▸ **Given request 1**
Extract every line of the listing below that contains the string "ground", treating uppercase and lowercase as different.

▸ **Excerpt provided**
● ● ●

To clarify - Bethesda is about 8 metro stops/20 mins from DC - it's not alien territory for them. I'm assuming people on this forum are from the DMV area. I work downtown DC and didn't think it unsafe. The babysitter and kids are confident and excited about it.

I planned to print an itinerary and maps/directions for the babysitter and put the Metro phone apps on their phones - they won't be wandering around aimlessly. They have GPS on their phones, even the 11 year old can use that. The only bus would be from Bethesda Metro Station so we're talking Montgomery County buses, not DC. The 15 year old has used buses around Montgomery County.

Can those who think it's not a good idea explain why? Is it DC, or the Metro or the buses? Or the people they'll encounter? I thought this was a safe area.

They could all stay home all week but I thought it'd be nice for them, the 15 year old included, to go out. The dad makes unfounded reports regardless but I try not to let it ruin opportunities for the kids. I'm just trying to determine how founded or unfounded this one would be.




Because American moms coddle their kids. Sorry but most American kids have low self-esteem, no common sense, are fearful of everything their parents worry them about, and have no way of direction. It is very different in other countries where public transportation and taking care of siblings/kids and going off on your own is very common. Our kids are idiots thanks to us. Next someone will mention that there "could" be a pedophile on the Metro that will snatch all the kids and that is why they don't let them do anything but watch tv and play on an iPad.


Sure why not? That is your attitude. Live your beliefs. I would not do it, but they are not my kids.
Anonymous
Anonymous wrote:
Anonymous wrote:
Anonymous wrote:OP here. Thanks for the responses, it's helpful to hear other's opinions. I'm not American but have lived here several years, still it's not obvious to me sometimes what it is people are worried about.

● ● ●

▸ **Dataset**
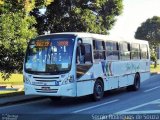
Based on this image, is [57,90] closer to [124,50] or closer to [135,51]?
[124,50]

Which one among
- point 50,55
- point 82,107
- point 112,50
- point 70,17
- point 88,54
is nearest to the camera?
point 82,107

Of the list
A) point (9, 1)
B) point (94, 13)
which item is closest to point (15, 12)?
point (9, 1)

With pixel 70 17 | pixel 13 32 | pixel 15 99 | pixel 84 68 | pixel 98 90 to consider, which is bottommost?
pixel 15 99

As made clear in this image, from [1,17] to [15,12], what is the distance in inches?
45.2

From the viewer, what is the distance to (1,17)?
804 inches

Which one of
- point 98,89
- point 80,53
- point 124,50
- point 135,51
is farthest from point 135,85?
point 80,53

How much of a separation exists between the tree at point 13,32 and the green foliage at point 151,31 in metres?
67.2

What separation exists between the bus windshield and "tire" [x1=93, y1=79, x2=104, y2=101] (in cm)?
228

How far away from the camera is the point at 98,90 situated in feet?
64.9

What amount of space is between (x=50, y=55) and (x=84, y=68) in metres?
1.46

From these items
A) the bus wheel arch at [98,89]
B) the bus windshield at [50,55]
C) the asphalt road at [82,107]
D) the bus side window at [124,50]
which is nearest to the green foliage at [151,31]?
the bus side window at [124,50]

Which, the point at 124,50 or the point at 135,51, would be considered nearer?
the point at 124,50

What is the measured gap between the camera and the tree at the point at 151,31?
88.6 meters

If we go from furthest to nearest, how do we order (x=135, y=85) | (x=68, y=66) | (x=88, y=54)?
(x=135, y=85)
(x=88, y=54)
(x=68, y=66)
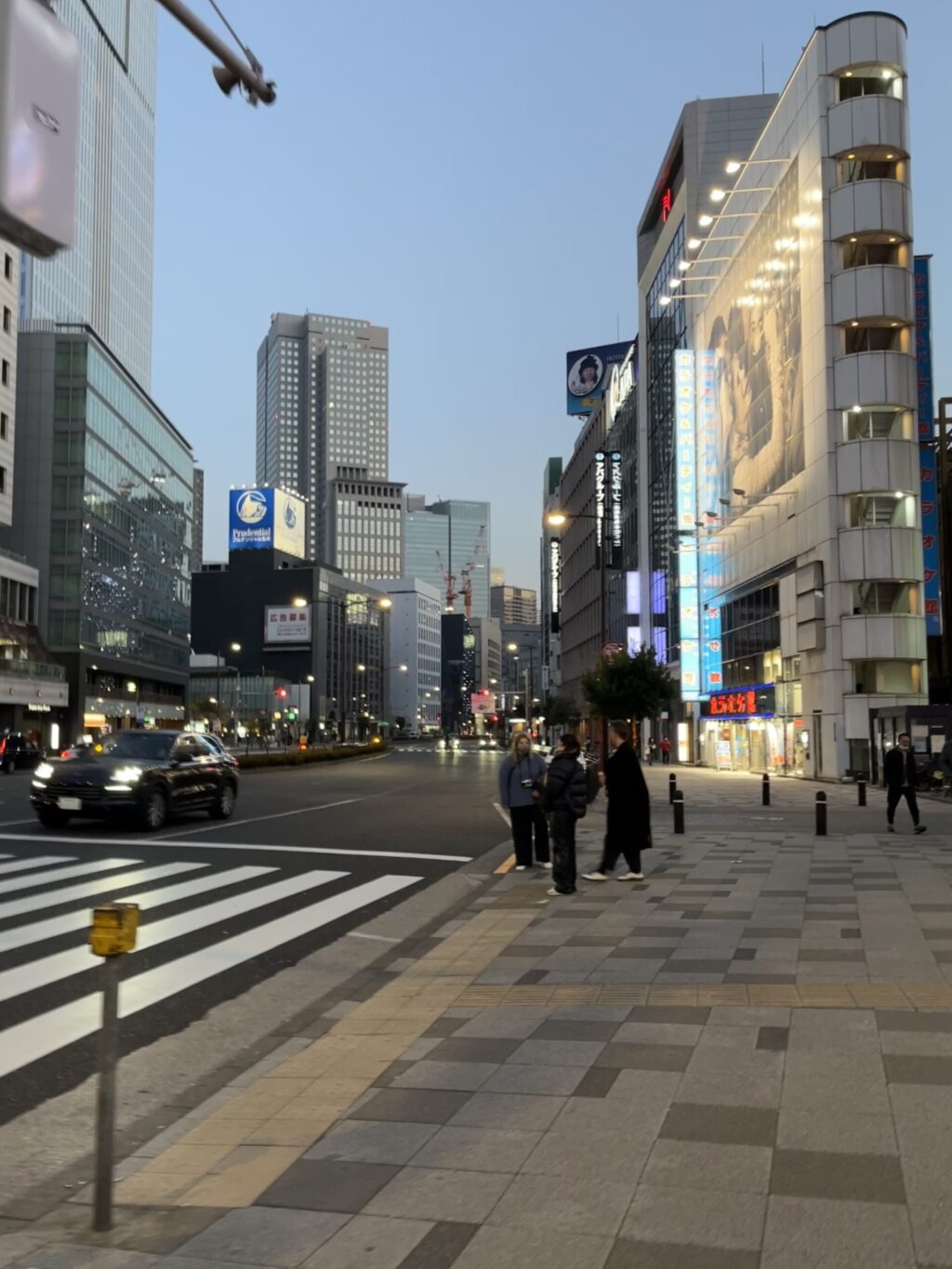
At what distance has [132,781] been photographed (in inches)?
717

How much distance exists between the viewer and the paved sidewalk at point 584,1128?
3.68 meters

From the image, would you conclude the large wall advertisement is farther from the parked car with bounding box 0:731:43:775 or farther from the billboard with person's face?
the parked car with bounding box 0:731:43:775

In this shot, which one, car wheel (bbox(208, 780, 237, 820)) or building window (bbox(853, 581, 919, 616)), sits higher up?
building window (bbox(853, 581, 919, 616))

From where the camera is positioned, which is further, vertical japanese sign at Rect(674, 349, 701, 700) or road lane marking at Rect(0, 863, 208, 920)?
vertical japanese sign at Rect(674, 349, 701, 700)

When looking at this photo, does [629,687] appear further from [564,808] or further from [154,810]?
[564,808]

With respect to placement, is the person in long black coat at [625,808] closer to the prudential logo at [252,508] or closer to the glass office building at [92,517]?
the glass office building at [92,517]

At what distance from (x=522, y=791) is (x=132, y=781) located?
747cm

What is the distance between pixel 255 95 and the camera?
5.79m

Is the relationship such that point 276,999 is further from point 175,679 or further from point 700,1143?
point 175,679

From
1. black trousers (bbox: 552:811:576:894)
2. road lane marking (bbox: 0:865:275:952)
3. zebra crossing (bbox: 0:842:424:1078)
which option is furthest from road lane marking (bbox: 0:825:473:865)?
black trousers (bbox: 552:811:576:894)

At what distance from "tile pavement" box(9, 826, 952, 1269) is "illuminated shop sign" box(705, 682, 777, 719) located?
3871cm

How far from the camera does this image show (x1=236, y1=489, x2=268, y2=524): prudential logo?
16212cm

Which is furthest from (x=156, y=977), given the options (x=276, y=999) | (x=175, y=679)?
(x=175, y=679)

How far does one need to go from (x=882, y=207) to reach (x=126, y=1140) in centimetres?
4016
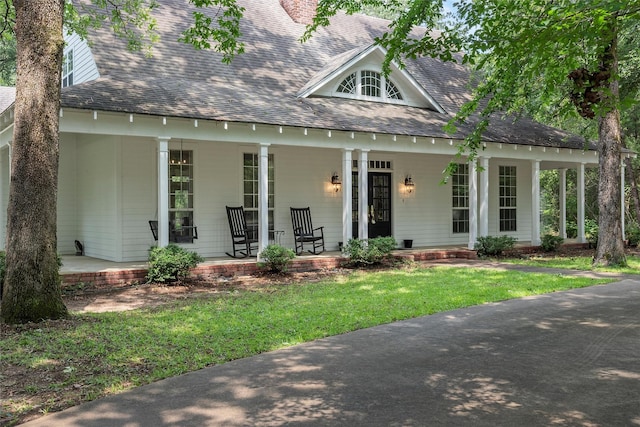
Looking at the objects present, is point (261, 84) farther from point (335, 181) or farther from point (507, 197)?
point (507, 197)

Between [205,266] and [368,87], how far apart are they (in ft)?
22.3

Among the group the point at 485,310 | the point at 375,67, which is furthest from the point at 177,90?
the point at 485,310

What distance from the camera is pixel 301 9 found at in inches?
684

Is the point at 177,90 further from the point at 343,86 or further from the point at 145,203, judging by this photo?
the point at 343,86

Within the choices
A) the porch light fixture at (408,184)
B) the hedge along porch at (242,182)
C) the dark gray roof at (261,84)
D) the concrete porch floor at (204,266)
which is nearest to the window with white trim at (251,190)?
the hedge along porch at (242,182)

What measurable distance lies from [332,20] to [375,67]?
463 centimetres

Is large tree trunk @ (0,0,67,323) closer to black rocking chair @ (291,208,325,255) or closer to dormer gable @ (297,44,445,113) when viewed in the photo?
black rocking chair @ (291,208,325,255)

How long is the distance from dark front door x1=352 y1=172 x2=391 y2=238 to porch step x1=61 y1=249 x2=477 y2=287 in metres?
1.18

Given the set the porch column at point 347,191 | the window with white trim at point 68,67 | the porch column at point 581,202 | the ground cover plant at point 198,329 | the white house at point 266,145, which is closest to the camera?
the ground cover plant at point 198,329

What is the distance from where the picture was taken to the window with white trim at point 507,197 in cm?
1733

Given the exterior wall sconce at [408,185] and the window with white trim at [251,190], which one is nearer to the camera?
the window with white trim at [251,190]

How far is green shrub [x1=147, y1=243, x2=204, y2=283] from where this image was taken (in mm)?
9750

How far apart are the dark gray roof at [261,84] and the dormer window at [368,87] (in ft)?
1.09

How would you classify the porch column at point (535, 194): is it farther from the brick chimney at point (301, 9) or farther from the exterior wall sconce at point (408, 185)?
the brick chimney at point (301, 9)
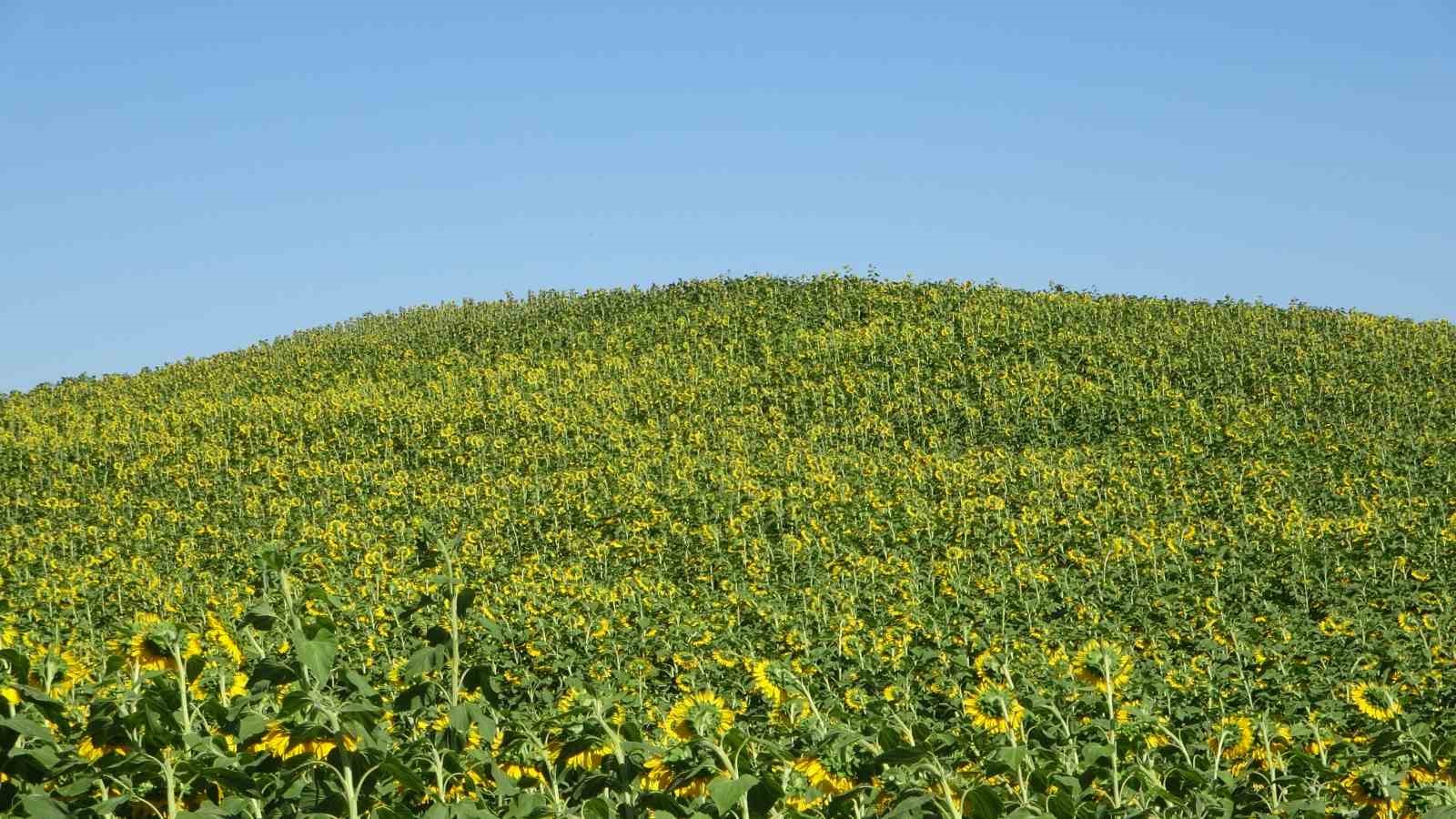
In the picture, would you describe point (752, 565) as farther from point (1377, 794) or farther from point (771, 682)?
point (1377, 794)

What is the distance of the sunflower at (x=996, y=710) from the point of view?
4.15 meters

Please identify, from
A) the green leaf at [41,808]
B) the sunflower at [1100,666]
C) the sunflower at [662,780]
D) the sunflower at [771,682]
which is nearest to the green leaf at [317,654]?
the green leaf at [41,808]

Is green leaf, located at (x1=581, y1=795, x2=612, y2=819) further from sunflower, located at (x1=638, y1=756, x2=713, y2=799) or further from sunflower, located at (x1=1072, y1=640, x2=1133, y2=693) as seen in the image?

● ● ●

▸ **Given request 2**
Answer these questions from the forum post:
(a) About how far is Bethesda from DC by Metro?
(b) From which station would the only bus leave?
(c) Who among the children has used buses around Montgomery County?

▸ **Exercise answer 1**
Given the set the porch column at point 347,191 | the window with white trim at point 68,67 | the porch column at point 581,202 | the ground cover plant at point 198,329 | the white house at point 266,145, which is closest to the camera?
the ground cover plant at point 198,329

▸ **Exercise answer 2**
(a) About 8 Metro stops, or 20 minutes.
(b) Bethesda Metro Station.
(c) The 15-year-old.